Thank you Mcwop for furthering the food inflation story – Japan, for example, is just food and energy inflation. January core inflation is -0.6! Deflation plus food and energy (non-discretionary) inflation; man, imagine what that’s going to do to consumer spending!
The way I see food and energy inflation is a ‘damned if you do’ story. Central banks that react to this kind of supply-side shock to prices doubly restrict demand when they hike rates in response to this kind of ‘bad’ inflation. That’s what happened in 2008 (along with other things, of course).
Michael Schuman has a good piece today at the Curious Capitalist today.
Rebecca
Of course poorer countries will notice tiny changes in food prices.
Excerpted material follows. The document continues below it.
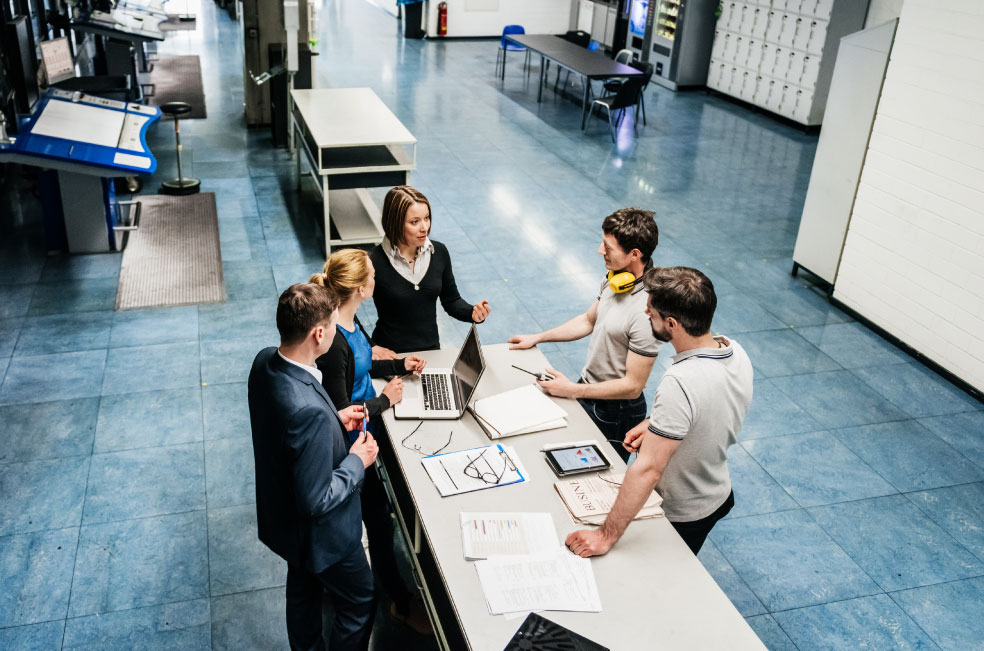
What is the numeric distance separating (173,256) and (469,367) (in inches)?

The US not so much. Need to find rice and wheat prices.
Depending on grain and country rice up 5-15% this year. Thai rice up most
Since we talking about food, how has weather and climate created shortages impacted prices? I read about the drought in China and see figures projecting a third less from previous harvests. Not to mention floods and such elsewhere the last two years.
Mark Perry at Carpe Diem had a chart about a week ago on items coming down in price over last year. I couldn’t find it to link. There are problems with his list of manufactured items perhaps. I have problems too when there are rapid changes in technology that indicate (say a laptop) is cheaper because it is much more ‘powerful’ this year than last and the same price approx. I know why the methodology is used but when does it become moot…or does it in the macro level?
How much are commodities of the whole cost of producing items?
I do believe food, gas, and heating oil take a larger bite out of household income for those who have this as a major part of their expenses. In our family budget I would estimate a 25% increase in a basket of food items….a lot of prices have remained stable but there are reductions in quantity actually bought masked by packaging changes.
Gas of course has jumped almost 20 cents a gallon in the last two weeks and heating oil to almost $4/bbl which is a spike, but is oil staying higher this time round.
I think I will substitute wine for coffee from now on. Started today…hmmm, my writing has improved too. Thanks for the tip McWop. 🙂
No wonder people are very confused about the definition of inflation.
Actually this is another excellent post Rebecca.
http://moneywatch.bnet.com/economic-news/blog/maximum-utility/the-feds-hawkish-stance/1193/
Mark Thoma presents this reasoning
Big thing rdan is food prices are very relative to income level and locale. Current increases won’t be felt here, but in Egypt or Sudan small increases are devastating. It will affect us because of foreign instability.